You were arguing above that the difference between your and Eliezer’s views makes much more than a 2x difference;
I was arguing that EV estimates have more than a 2x difference; I think this is pretty irrelevant to the deference model you’re suggesting (which I didn’t know you were suggesting at the time).
do you now agree that, on my account of deference, a big change in the deference-weight you assign to Eliezer plausibly leads to a much smaller change in your policy from the perspective of other worldviews, because the Eliezer-worldview trades off influence over most parts of the policy for influence over the parts that the Eliezer-worldview thinks are crucial and other policies don’t?
No, I don’t agree with that. It seems like all the worldviews are going to want resources (money / time) and access to that is ~zero-sum. (All the worldviews want “get more resources” so I’m assuming you’re already doing that as much as possible.) The bargaining helps you avoid wasting resources on counterproductive fighting between worldviews, it doesn’t change the amount of resources each worldview gets to spend.
Going from allocating 10% of your resources to 20% of your resources to a worldview seems like a big change. It’s a big difference if you start with twice as much money / time as you otherwise would have, unless there just happens to be a sharp drop in marginal utility of resources between those two points for some reason.
Maybe you think that there are lots of things one could do that have way more effect than “redirecting 10% of one’s resources” and so it’s not a big deal? If so can you give examples?
I think calibrated credences are badly-correlated with expected future impact
I agree overconfidence is common and you shouldn’t literally calculate a Brier score to figure out who to defer to.
I agree that directionally-correct beliefs are better correlated than calibrated credences.
When I say “evaluate beliefs” I mean “look at stated beliefs and see how reasonable they look overall, taking into account what other people thought when the beliefs were stated” and not “calculate a Brier score”; I think this post is obviously closer to the former than the latter.
I agree that people’s other goals make it harder to evaluate what their “true beliefs” are, and that’s one of the reasons I say it’s only 3⁄10 correlation.
I think coherence is very well-correlated with expected future impact (like, 5⁄10), because impact is heavy-tailed and the biggest sources of impact often require strong, coherent views. I don’t think it’s that hard to evaluate in hindsight, because the more coherent a view is, the more easily it’s falsified by history.
Re: correlation, I was implicitly also asking the question “how much does this vary across experts”. Across the general population, maybe coherence is 7⁄10 correlated with expected future impact; across the experts that one would consider deferring to I think it is more like 2⁄10, because most experts seem pretty coherent (within the domains they’re thinking about and trying to influence) and so the differences in impact depend on other factors.

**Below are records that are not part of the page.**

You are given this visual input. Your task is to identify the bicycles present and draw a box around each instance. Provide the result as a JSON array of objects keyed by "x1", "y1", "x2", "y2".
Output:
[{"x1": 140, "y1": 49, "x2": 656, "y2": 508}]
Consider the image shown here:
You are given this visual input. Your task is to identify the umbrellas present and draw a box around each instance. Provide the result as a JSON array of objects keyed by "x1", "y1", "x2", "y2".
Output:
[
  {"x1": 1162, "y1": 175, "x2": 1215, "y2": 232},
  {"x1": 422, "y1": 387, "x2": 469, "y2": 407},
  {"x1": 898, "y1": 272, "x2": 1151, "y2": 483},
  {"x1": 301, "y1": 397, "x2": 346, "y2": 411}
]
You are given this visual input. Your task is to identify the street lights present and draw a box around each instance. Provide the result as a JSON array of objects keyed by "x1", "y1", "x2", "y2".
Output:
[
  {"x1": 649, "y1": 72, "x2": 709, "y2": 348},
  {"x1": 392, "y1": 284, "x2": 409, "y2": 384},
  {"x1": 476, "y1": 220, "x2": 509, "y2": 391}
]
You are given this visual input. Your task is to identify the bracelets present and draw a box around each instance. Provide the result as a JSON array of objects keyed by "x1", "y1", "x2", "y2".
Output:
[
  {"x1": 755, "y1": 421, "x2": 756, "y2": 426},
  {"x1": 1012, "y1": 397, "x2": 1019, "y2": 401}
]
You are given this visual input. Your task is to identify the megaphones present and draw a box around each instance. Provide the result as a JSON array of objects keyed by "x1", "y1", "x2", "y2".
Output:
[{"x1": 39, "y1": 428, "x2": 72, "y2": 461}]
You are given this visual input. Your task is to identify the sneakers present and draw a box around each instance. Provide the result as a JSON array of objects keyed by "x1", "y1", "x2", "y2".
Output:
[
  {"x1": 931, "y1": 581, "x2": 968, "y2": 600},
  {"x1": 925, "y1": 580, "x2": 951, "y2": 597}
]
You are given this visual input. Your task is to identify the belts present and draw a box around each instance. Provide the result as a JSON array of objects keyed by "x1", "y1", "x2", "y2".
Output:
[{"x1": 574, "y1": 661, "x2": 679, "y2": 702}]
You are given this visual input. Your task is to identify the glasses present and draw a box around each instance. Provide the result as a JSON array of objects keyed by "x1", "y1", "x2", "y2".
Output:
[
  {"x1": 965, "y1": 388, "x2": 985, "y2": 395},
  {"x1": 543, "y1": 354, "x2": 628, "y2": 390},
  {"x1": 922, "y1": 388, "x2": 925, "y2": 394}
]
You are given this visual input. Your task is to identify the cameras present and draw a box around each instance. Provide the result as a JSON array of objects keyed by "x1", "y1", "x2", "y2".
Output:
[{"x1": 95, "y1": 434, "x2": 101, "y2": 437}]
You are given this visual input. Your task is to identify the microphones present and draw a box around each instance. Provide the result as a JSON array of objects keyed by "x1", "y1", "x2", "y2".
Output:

Re: evaluation, it seems way more common to me that there are multiple strong, coherent, conflicting views that all seem compelling (see epistemic learned helplessness), which do not seem to have been easily falsified by history (in sufficiently obvious manner that everyone agrees which one is false).
This too is in large part because we’re looking at experts in particular. I think we’re good at selecting for “enough coherence” before we consider someone an expert (if anything I think we do it too much in the “public intellectual” space), and so evaluating coherence well enough to find differences between experts ends up being pretty hard.
I think “hypothetical impact of past policies” is not that hard to evaluate. E.g. in Eliezer’s case the main impact is “people do a bunch of technical alignment work much earlier”, which I think we both agree is robustly good.
I feel like looking at any EA org’s report on estimation of their own impact makes it seem like “impact of past policies” is really difficult to evaluate?
Eliezer seems like a particularly easy case, where I agree his impact is probably net positive from getting people to do alignment work earlier, but even so I think there’s a bunch of questions that I’m uncertain about:
How bad is it that some people completely dismiss AI risk because they encountered Eliezer and found it off putting? (I’ve explicitly heard something along the lines of “that crazy stuff from Yudkowsky” from multiple ML researchers.)
How many people would be working on alignment without Eliezer’s work? (Not obviously hugely fewer, Superintelligence plausibly still gets published, Stuart Russell plausibly still goes around giving talks about value alignment and its importance.)
To what extent did Eliezer’s forceful rhetoric (as opposed to analytic argument) lead people to focus on the wrong problems?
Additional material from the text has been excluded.